Second, I saw some other elements clearly meant for the stage - the armies of girls easily turned into chorus lines, for instance. So it's not hard to think of Tip/Ozma as a trouser role.
Michael B Sullivan
21. ericshanower
Both Tip and Mombi appear in the second Wicked book, Son of a Witch. The main character, Liir, crosses paths with them very briefly. I don't remember whether they're called by their names--I think not--but anyone who knows the characters will recognize them.
Michael B Sullivan
22. Glitchie
One thing I've found particularly hard to digest about this book and The Wonderful Wizard of Oz is Baum's description of landscapes. In The Wonderful Wizard of Oz, the grass over the countryside was green, the dirt was brown, and the 'zones' of Oz were separated by colors - blue for Munchkins, Yellow for Winkies, Purple for the Gillikins, and Red for the Quadlings. Well, when you get to this book, he describes it differently. Even the dirt and mud were the color of whatever country you were in, where as before, it was just what color your clothes, houses, or fences were painted and what color flowers you grew.

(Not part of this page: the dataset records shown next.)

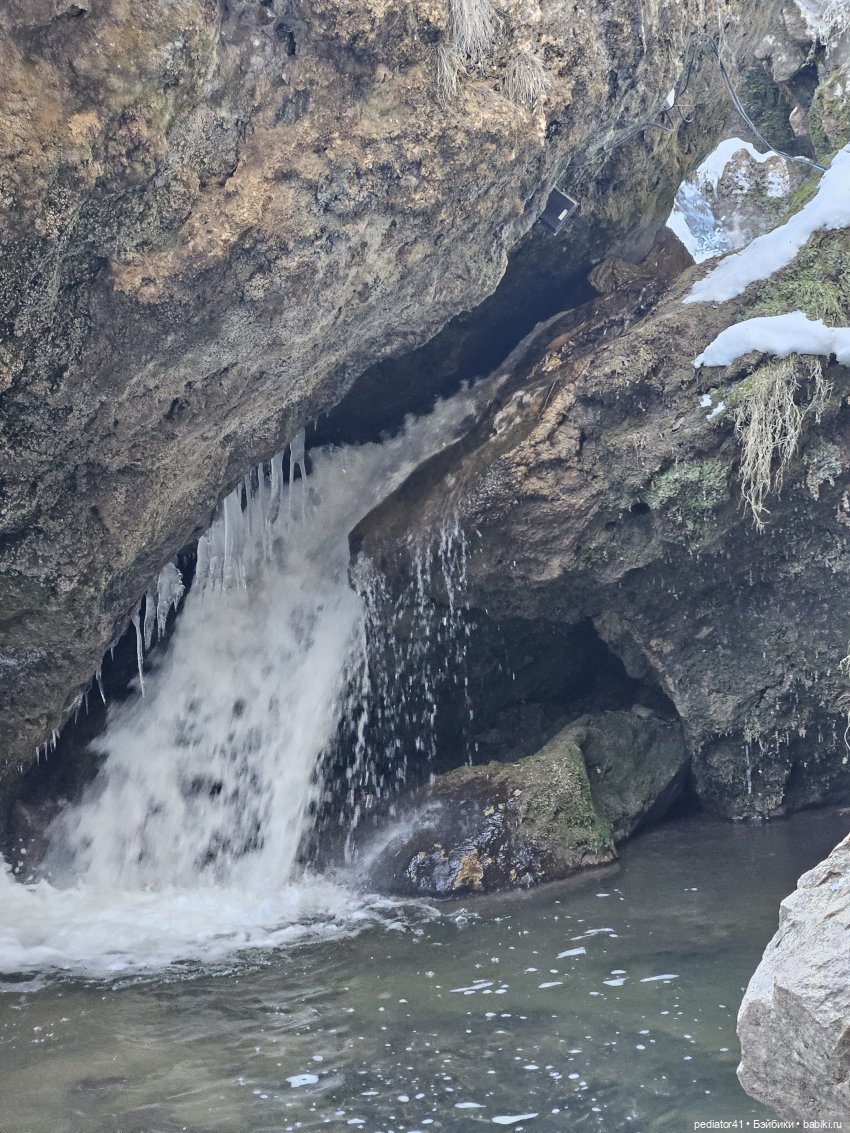 Кавказские зарисовки Густава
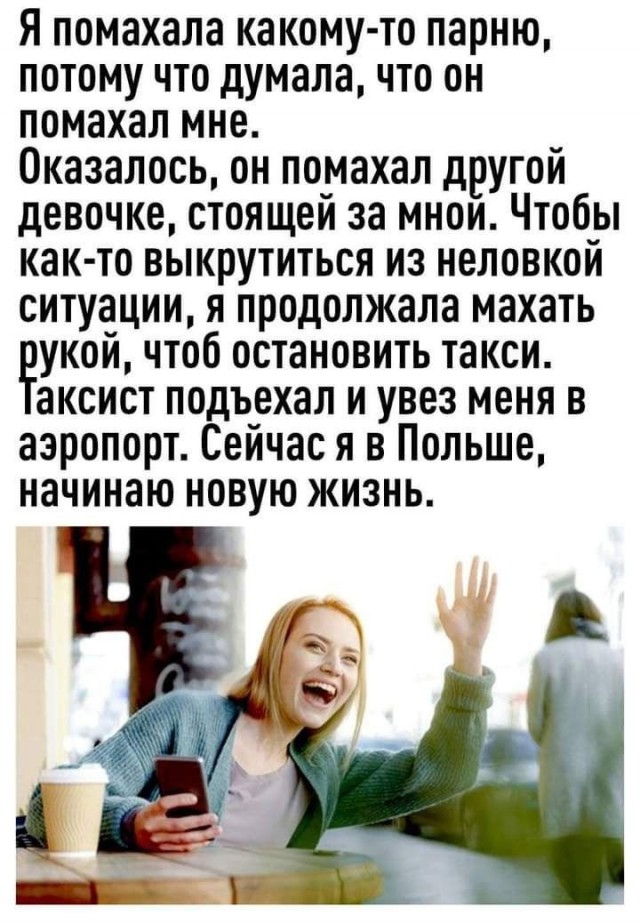 Так себе картинки 11.06.23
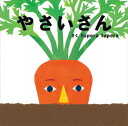 【送料込み】やさいさん ツペラツペラ 学研 食育 人気 絵本 0歳 1歳 2歳 人気 プレゼント 幼児 読み聞かせ えほん 無料ラッピング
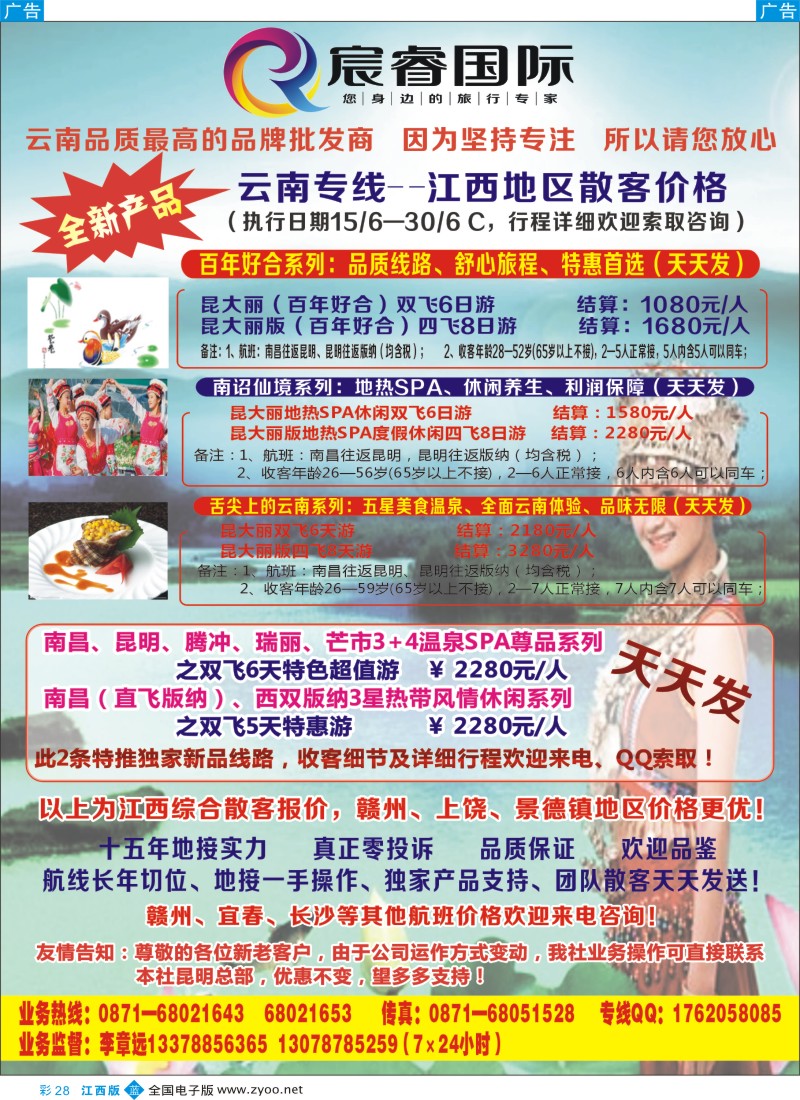 b彩028  宸睿国际—云南专线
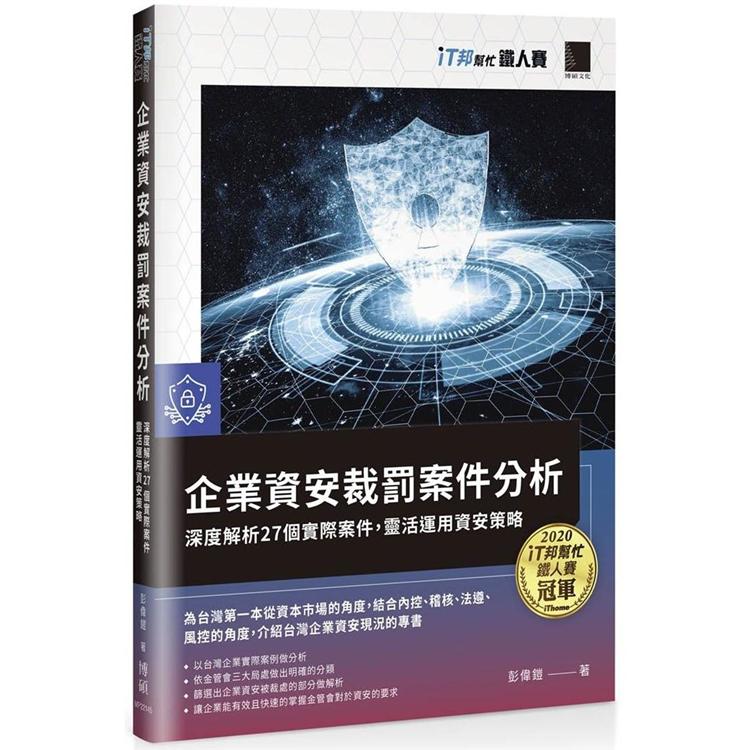 企業資安裁罰案件分析：深度解析27個實際案件，靈活運用資安策略（iT邦幫忙鐵人賽系列書）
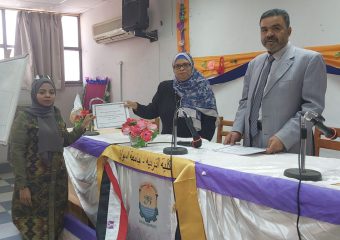 وحدة الإرشاد النفسي والتربية الخاصة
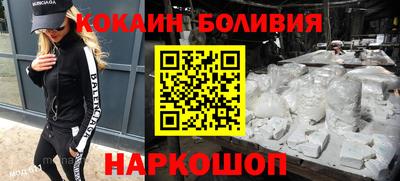 MESCALINE Нальчик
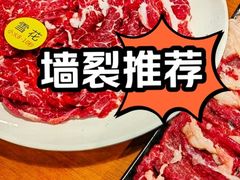 -汕头福合埕牛肉火锅(厚街店)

This difference makes it hard to deal with continuity and I wish he'd taken notes or gone back and reread what he'd already done.

I don't know, perhaps he was thinking it was just going to be a kids book and it wouldn't matter... *shrug*
Michael B Sullivan
23. Charlie Mane
It's really a shame that Baum never wrote another Oz book as clever, as witty, and as memorable as The Land of Oz. For once, he didn't seem to be aiming the story directly at children; he seemed to be writing it to please himself. The result is absolutely delightful. You're right, Maris, the book IS laugh-out-loud funny. It's so good that, whenever I mention the Oz books to friends, I always recommend that they read The Wizard and The Land books first and foremost, so that they get a taste of Baum at his best. It's a pity that the later books became, I'm sorry to say, so episodic and childish in tone; wit gave way to forced whimsy, and Baum's determination to sanitize Oz robbed the land of much of its early gritty rural identity. But at least he wrote two really good books in his series. I think J.K. Rowling wrote only one: The Prisoner of Azkaban. The rest of her work reminds me uncomfortably of the gradual decline of the Oz series. Getting back to The Land, I really wonder why a movie hasn't been made of it. I do know that a TV version was broadcast on The Shirley Temple Theater TV show (I actually remember seeing part of it - I remember seeing the Sawhorse talking, a very fuzzy memory). The Land would make a great movie IMO.
Mari Ness
24. MariCats
Some elements of The Marvelous Land of Oz have appeared in other Oz movies - Return to Oz, for instance, which I haven't seen in years, but which I remember disliking because (in my opinion) it messed up the story without keeping up the humor. And my understanding is that some of the upcoming Oz film projects plan to use elements from the later Baum books - although, this being Hollywood, I suspect that's subject to change.

I do think that The Wizard of Oz film is a hard act to follow - not just because of the catchy, memorable songs, or because it's now a film icon, but because it really is a very good film. Any post Oz film that does a direct sequel, with or without music, is invariably going to be compared with the 1939 film, and while I have no doubt that an equally good film could be created, especially by using the Marvelous Land of Oz or (if the film wants to keep Dorothy as a featured character) Ozma of Oz, but I can readily understand why Hollywood producers might balk at the task, and try to do a "new" (and probably less interesting and more disappointing) take on Oz.

I don't think the decline in the Oz series comes as much from Baum's decision to focus on children as much as from his decreasing lack of interest in Oz, and resentment that his readers just wanted to read more about Dorothy. He was professional enough to continue to write, but not inspired enough to produce something as delightful, laugh-out-loud funny and well plotted as this one. It's a fairly common reaction from authors, especially those creating iconic characters - the Sherlock Holmes stories, Hound of the Baskervilles aside, were never as good after Holmes miraculously rose from the falls as before.